Quindi il verso delle berte, che ricorda il pianto di un bambino e che la sera spaventa i turisti, si sente solo in estate quando sono a terra.

Esatto. Le berte sono un uccello speciale, quasi unico. Non assomigliano al tipico gabbiano di mare. Vivono in media molto più dei gabbiani, tra i trenta e i cinquant’anni, inoltre non stanno quasi mai a terra, gran parte della loro vita è in mare, si portano in terraferma solo nel periodo riproduttivo.
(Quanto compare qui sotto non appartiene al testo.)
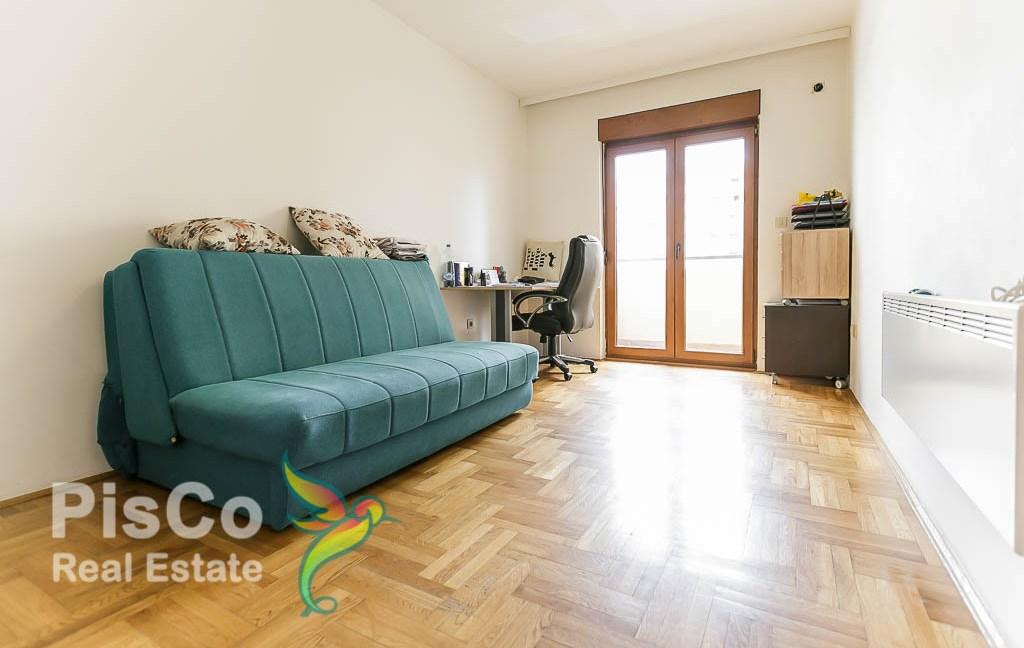 Izdaje se dvosoban stan na Starom Aeorodromu | Podgorica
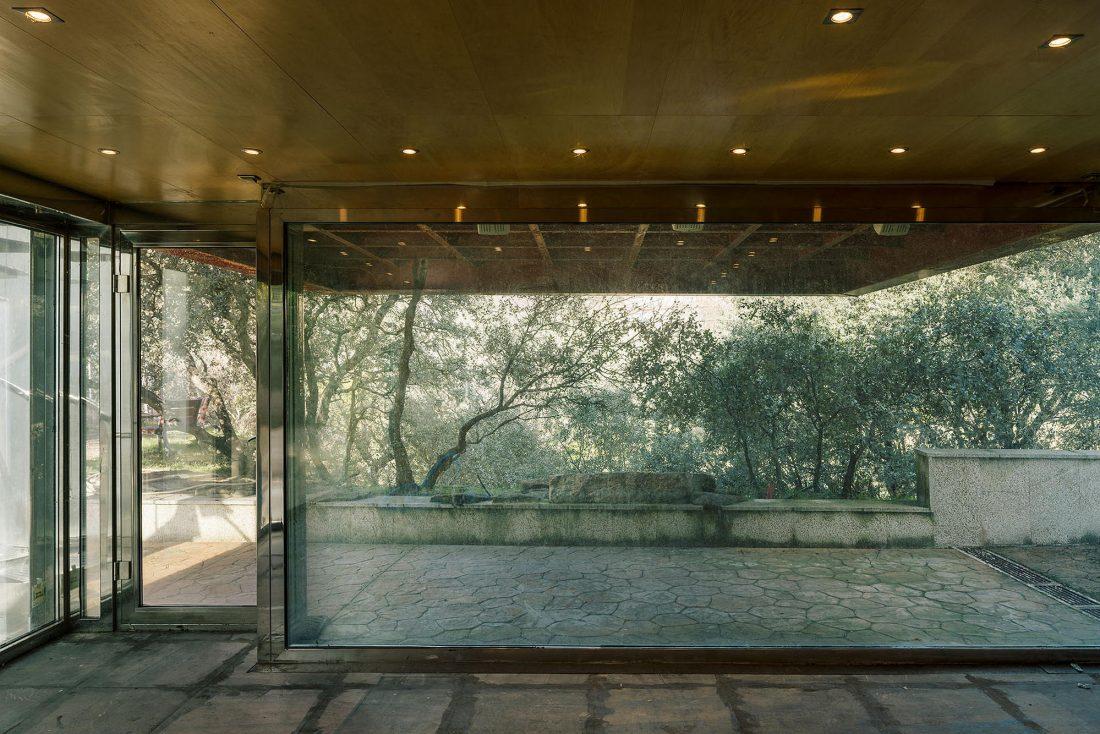 Стеклянный дом в лесу по проекту студии PENELAS ARCHITECTS 3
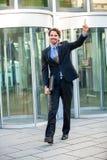 Uomo d'affari motivato che perfora l'aria Immagine Stock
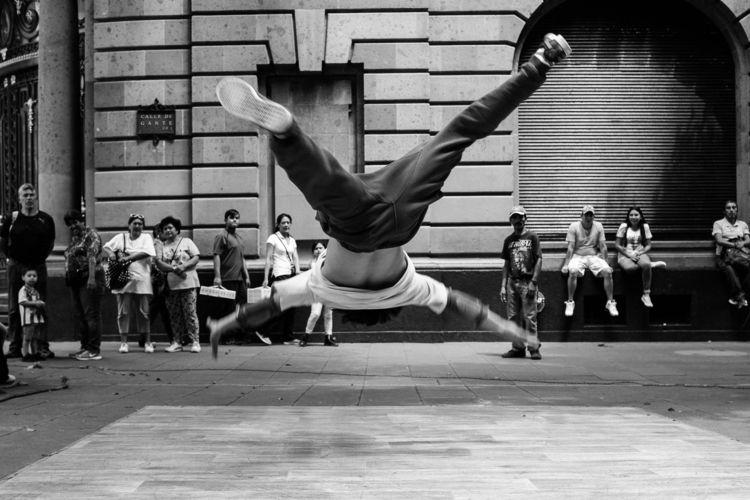 Break dancer Mexico City - streetphotography - trovatten | ello
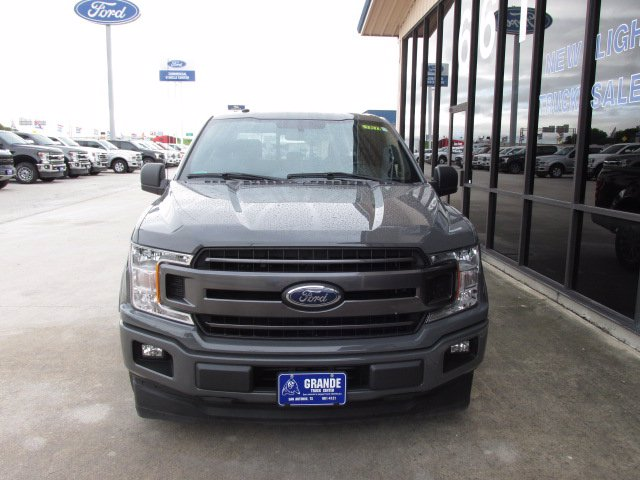 2018 F-150 SuperCrew Cab 4x2,  Pickup #180112 - photo 3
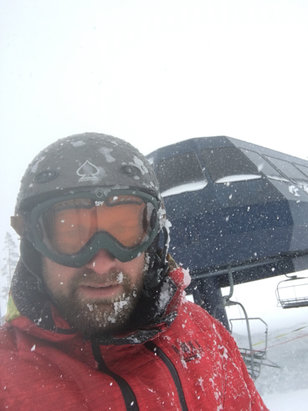 Sugar Bowl Resort - Snowing all day. Little wet mid day. Upper mountain is better.     - ©Womp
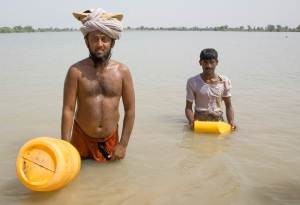 Mohammad Rezwan, 24, swims one hour every other day to get food from at a World Food Programme distribution in Kashmore, Pakistan. Photo: IRIN News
Il monitoraggio della colonia prevede un campionamento sul posto e studi relativi alle loro migrazioni o battute di foraggiamento in mare. Questo tramite l’applicazione di Gps, strumenti da 9 grammi che non appesantiscono gli animali. Ci permettono di visualizzare l’intero tracciato migratorio, da questo ci si rende conto dell’incredibile viaggio che compiono ogni anno. Maschi e femmine viaggiano separati. Le femmine percorrono il doppio dei chilometri dei maschi arrivando anche sulle coste del Nord Carolina, i maschi si fermano in Mauritania.

È vero che sono monogami?

Sì. Le coppie restano insieme per tutta la vita e hanno come solo scopo il successo riproduttivo dell’unico uovo che depongono ogni anno. Per gli animali migratori la monogamia è una strategia di successo riproduttivo. Si risparmiano la fatica di scegliersi ogni anno un compagno, concentrando le energie nei pochi mesi che vivranno a terra sul concepimento e l’allevamento del piccolo. Una volta deposto l’uovo, all’inizio dell’estate nell’entroterra di Linosa, nutrono insieme il loro unico figlio, il pullo. Questo rimane nascosto nel nido per tutta l’estate, fino a quando tra settembre e ottobre viene abbandonato dai genitori. Spinto dalla fame, esce dal nido e si mette in migrazione. Non conosciamo il percorso dei pulli, perché le migrazioni dei giovani durano molto: i primi 7 anni stanno in mare senza toccare terra. Alla maturazione sessuale tornano qui e trovano un compagno/a per tutta la vita.

Come fanno le coppie ad incontrarsi dopo un tempo così lungo?

Sembra incredibile, ma al ritorno dal viaggio oltreoceano, la stessa coppia di berte all’inizio dell’estate si rincontra proprio qui a Linosa: sono sincronizzati al punto che dopo mesi tornano nello stesso luogo quasi contemporaneamente, e senza telefonarsi. Il termine tecnico per questo eccezionale fenomeno è filopatria, ed è collegato alla strategia della monogamia. Così facendo la coppia non solo riconosce Linosa, ma si assicura uno spazio preciso all’interno della colonia. I due ogni anno scelgono un nuovo nido, e la femmina depone un uovo che poi verrà covato da entrambi a turni alterni. Le loro grida sono inquietanti, ma non stanno facendo altro che ritrovarsi per mettere su famiglia dopo nove mesi di traversata dell’Atlantico. Ecco perché le berte sono chiamate uccelli dell’amore.

Leggendari…

Più che il pianto si un bambino sarebbe il canto delle sirene. La leggenda di Diomede racconta di quando la dea Afrodite trasformò i compagni di viaggio dell’eroe in creature mitologiche, metà pesce metà uccello, dal canto inquietante e ammaliatore. Nella storia, alcuni autori, Plinio, Ovidio, Strabone fanno riferimento alle Diomedee, quegli uccelli marini dal canto agghiacciante che ricorda il lamento di uomini: sono le berte!